• [Selected passage]
Family portrait: officials from the 15 countries that will share in running the space station. Credit: NASA

The space station is proving to be a challenging experiment in international collaboration as well as being a hugely complex engineering job. “In effect, an international space agency has been created for the station,” says John Logsdon, a space policy analyst at George Washington University in Washington. He points out that a 300-person multinational management group is already planning for the station's continuous use and operation.

Representatives of the 15 major station partners — the United States, Russia, Japan, Canada and 11 members of the European Space Agency (ESA) — gathered in Washington last month to approve formally the sharing of facilities on the station, from laboratory space to electrical power.

NASA, the biggest financial contributor and overall project manager, will have almost full use of its own laboratory module, plus slightly less than half of the Japanese and European research laboratories. ESA and Japan are each allocated 51 per cent of their own laboratories, and Canada 2.3 per cent of all three research modules in exchange for building the station's robot arm.

Resources such as storage space, power, and crew time also will be shared, with NASA receiving 77 per cent, Japan 13 per cent, ESA 8 per cent, and Canada 2 per cent.

• [Extracted entries]

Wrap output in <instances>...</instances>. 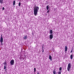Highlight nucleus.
Returning a JSON list of instances; mask_svg holds the SVG:
<instances>
[{"mask_svg": "<svg viewBox=\"0 0 74 74\" xmlns=\"http://www.w3.org/2000/svg\"><path fill=\"white\" fill-rule=\"evenodd\" d=\"M0 41L1 42H3V37H1Z\"/></svg>", "mask_w": 74, "mask_h": 74, "instance_id": "6e6552de", "label": "nucleus"}, {"mask_svg": "<svg viewBox=\"0 0 74 74\" xmlns=\"http://www.w3.org/2000/svg\"><path fill=\"white\" fill-rule=\"evenodd\" d=\"M3 64L4 66H7V61H5V62L3 63Z\"/></svg>", "mask_w": 74, "mask_h": 74, "instance_id": "1a4fd4ad", "label": "nucleus"}, {"mask_svg": "<svg viewBox=\"0 0 74 74\" xmlns=\"http://www.w3.org/2000/svg\"><path fill=\"white\" fill-rule=\"evenodd\" d=\"M71 63H69L68 65V67L67 68V69L68 71H70V69H71Z\"/></svg>", "mask_w": 74, "mask_h": 74, "instance_id": "f03ea898", "label": "nucleus"}, {"mask_svg": "<svg viewBox=\"0 0 74 74\" xmlns=\"http://www.w3.org/2000/svg\"><path fill=\"white\" fill-rule=\"evenodd\" d=\"M5 69H6V66L5 65L4 66V70H5Z\"/></svg>", "mask_w": 74, "mask_h": 74, "instance_id": "6ab92c4d", "label": "nucleus"}, {"mask_svg": "<svg viewBox=\"0 0 74 74\" xmlns=\"http://www.w3.org/2000/svg\"><path fill=\"white\" fill-rule=\"evenodd\" d=\"M49 59H50V61H52V56H51V55L49 56Z\"/></svg>", "mask_w": 74, "mask_h": 74, "instance_id": "423d86ee", "label": "nucleus"}, {"mask_svg": "<svg viewBox=\"0 0 74 74\" xmlns=\"http://www.w3.org/2000/svg\"><path fill=\"white\" fill-rule=\"evenodd\" d=\"M58 74H61V71H59L58 72Z\"/></svg>", "mask_w": 74, "mask_h": 74, "instance_id": "dca6fc26", "label": "nucleus"}, {"mask_svg": "<svg viewBox=\"0 0 74 74\" xmlns=\"http://www.w3.org/2000/svg\"><path fill=\"white\" fill-rule=\"evenodd\" d=\"M27 38V35L23 37V39L24 40H26Z\"/></svg>", "mask_w": 74, "mask_h": 74, "instance_id": "0eeeda50", "label": "nucleus"}, {"mask_svg": "<svg viewBox=\"0 0 74 74\" xmlns=\"http://www.w3.org/2000/svg\"><path fill=\"white\" fill-rule=\"evenodd\" d=\"M3 45V42H1V45L2 46Z\"/></svg>", "mask_w": 74, "mask_h": 74, "instance_id": "b1692460", "label": "nucleus"}, {"mask_svg": "<svg viewBox=\"0 0 74 74\" xmlns=\"http://www.w3.org/2000/svg\"><path fill=\"white\" fill-rule=\"evenodd\" d=\"M70 58L71 59H73V56L72 54L71 55Z\"/></svg>", "mask_w": 74, "mask_h": 74, "instance_id": "ddd939ff", "label": "nucleus"}, {"mask_svg": "<svg viewBox=\"0 0 74 74\" xmlns=\"http://www.w3.org/2000/svg\"><path fill=\"white\" fill-rule=\"evenodd\" d=\"M65 51L67 52V46H66L65 47Z\"/></svg>", "mask_w": 74, "mask_h": 74, "instance_id": "9d476101", "label": "nucleus"}, {"mask_svg": "<svg viewBox=\"0 0 74 74\" xmlns=\"http://www.w3.org/2000/svg\"><path fill=\"white\" fill-rule=\"evenodd\" d=\"M73 49H72L71 50V53H72V52H73Z\"/></svg>", "mask_w": 74, "mask_h": 74, "instance_id": "4be33fe9", "label": "nucleus"}, {"mask_svg": "<svg viewBox=\"0 0 74 74\" xmlns=\"http://www.w3.org/2000/svg\"><path fill=\"white\" fill-rule=\"evenodd\" d=\"M37 74H39V73L38 72V73H37Z\"/></svg>", "mask_w": 74, "mask_h": 74, "instance_id": "bb28decb", "label": "nucleus"}, {"mask_svg": "<svg viewBox=\"0 0 74 74\" xmlns=\"http://www.w3.org/2000/svg\"><path fill=\"white\" fill-rule=\"evenodd\" d=\"M42 53H44V44H43L42 46Z\"/></svg>", "mask_w": 74, "mask_h": 74, "instance_id": "f8f14e48", "label": "nucleus"}, {"mask_svg": "<svg viewBox=\"0 0 74 74\" xmlns=\"http://www.w3.org/2000/svg\"><path fill=\"white\" fill-rule=\"evenodd\" d=\"M10 65L12 66L14 64V59H12L10 62Z\"/></svg>", "mask_w": 74, "mask_h": 74, "instance_id": "7ed1b4c3", "label": "nucleus"}, {"mask_svg": "<svg viewBox=\"0 0 74 74\" xmlns=\"http://www.w3.org/2000/svg\"><path fill=\"white\" fill-rule=\"evenodd\" d=\"M2 10H4V7H3Z\"/></svg>", "mask_w": 74, "mask_h": 74, "instance_id": "393cba45", "label": "nucleus"}, {"mask_svg": "<svg viewBox=\"0 0 74 74\" xmlns=\"http://www.w3.org/2000/svg\"><path fill=\"white\" fill-rule=\"evenodd\" d=\"M59 69L60 71H61V70H62V67H60V68H59Z\"/></svg>", "mask_w": 74, "mask_h": 74, "instance_id": "a211bd4d", "label": "nucleus"}, {"mask_svg": "<svg viewBox=\"0 0 74 74\" xmlns=\"http://www.w3.org/2000/svg\"><path fill=\"white\" fill-rule=\"evenodd\" d=\"M4 1H3V0H0V3H1V5H2V4H3V3H4Z\"/></svg>", "mask_w": 74, "mask_h": 74, "instance_id": "20e7f679", "label": "nucleus"}, {"mask_svg": "<svg viewBox=\"0 0 74 74\" xmlns=\"http://www.w3.org/2000/svg\"><path fill=\"white\" fill-rule=\"evenodd\" d=\"M47 15V14H46V15Z\"/></svg>", "mask_w": 74, "mask_h": 74, "instance_id": "cd10ccee", "label": "nucleus"}, {"mask_svg": "<svg viewBox=\"0 0 74 74\" xmlns=\"http://www.w3.org/2000/svg\"><path fill=\"white\" fill-rule=\"evenodd\" d=\"M50 34H52V33H53V31H52V29H51L50 30Z\"/></svg>", "mask_w": 74, "mask_h": 74, "instance_id": "4468645a", "label": "nucleus"}, {"mask_svg": "<svg viewBox=\"0 0 74 74\" xmlns=\"http://www.w3.org/2000/svg\"><path fill=\"white\" fill-rule=\"evenodd\" d=\"M13 5H15V1H13Z\"/></svg>", "mask_w": 74, "mask_h": 74, "instance_id": "2eb2a0df", "label": "nucleus"}, {"mask_svg": "<svg viewBox=\"0 0 74 74\" xmlns=\"http://www.w3.org/2000/svg\"><path fill=\"white\" fill-rule=\"evenodd\" d=\"M36 68H34V72H36Z\"/></svg>", "mask_w": 74, "mask_h": 74, "instance_id": "412c9836", "label": "nucleus"}, {"mask_svg": "<svg viewBox=\"0 0 74 74\" xmlns=\"http://www.w3.org/2000/svg\"><path fill=\"white\" fill-rule=\"evenodd\" d=\"M49 11H50L49 9V10H48V11H47V13H49Z\"/></svg>", "mask_w": 74, "mask_h": 74, "instance_id": "5701e85b", "label": "nucleus"}, {"mask_svg": "<svg viewBox=\"0 0 74 74\" xmlns=\"http://www.w3.org/2000/svg\"><path fill=\"white\" fill-rule=\"evenodd\" d=\"M47 10H48V9H49V7L48 5L47 6Z\"/></svg>", "mask_w": 74, "mask_h": 74, "instance_id": "f3484780", "label": "nucleus"}, {"mask_svg": "<svg viewBox=\"0 0 74 74\" xmlns=\"http://www.w3.org/2000/svg\"><path fill=\"white\" fill-rule=\"evenodd\" d=\"M50 40H51V39H52L53 38V34H51L50 35Z\"/></svg>", "mask_w": 74, "mask_h": 74, "instance_id": "39448f33", "label": "nucleus"}, {"mask_svg": "<svg viewBox=\"0 0 74 74\" xmlns=\"http://www.w3.org/2000/svg\"><path fill=\"white\" fill-rule=\"evenodd\" d=\"M18 5L19 7H20L21 6V2H19L18 3Z\"/></svg>", "mask_w": 74, "mask_h": 74, "instance_id": "aec40b11", "label": "nucleus"}, {"mask_svg": "<svg viewBox=\"0 0 74 74\" xmlns=\"http://www.w3.org/2000/svg\"><path fill=\"white\" fill-rule=\"evenodd\" d=\"M53 74H57V73H56V71H55V70H53Z\"/></svg>", "mask_w": 74, "mask_h": 74, "instance_id": "9b49d317", "label": "nucleus"}, {"mask_svg": "<svg viewBox=\"0 0 74 74\" xmlns=\"http://www.w3.org/2000/svg\"><path fill=\"white\" fill-rule=\"evenodd\" d=\"M34 13L35 16L37 15V12L39 10V7L38 6H35L34 8Z\"/></svg>", "mask_w": 74, "mask_h": 74, "instance_id": "f257e3e1", "label": "nucleus"}, {"mask_svg": "<svg viewBox=\"0 0 74 74\" xmlns=\"http://www.w3.org/2000/svg\"><path fill=\"white\" fill-rule=\"evenodd\" d=\"M1 37H3V35H1Z\"/></svg>", "mask_w": 74, "mask_h": 74, "instance_id": "a878e982", "label": "nucleus"}]
</instances>
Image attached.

• [Instructions for the task]
Continue the article about the international partners sharing the space station, starting right after its final sentence.

• [Right answer]
These formulas apply only to the non-Russian part of the station. The project's second biggest partner in terms of hardware contributions will retain full control of its own resources, as well as of the two research modules it plans to add in 2002. Crew time will be evenly divided, with half going to Russia and half to the rest of the partners. For all practical purposes, says Logsdon, “the station is divided in two”.

These, however, are only the opening positions. Bartering of time, hardware, and laboratory space has already begun before the first element is even launched. ESA, lacking any place of its own to attach exterior payloads during the early years of assembly, is building a pointing device for astronomical and Earth-observing instruments in exchange for some of NASA's ‘turf’ on the outside of the station.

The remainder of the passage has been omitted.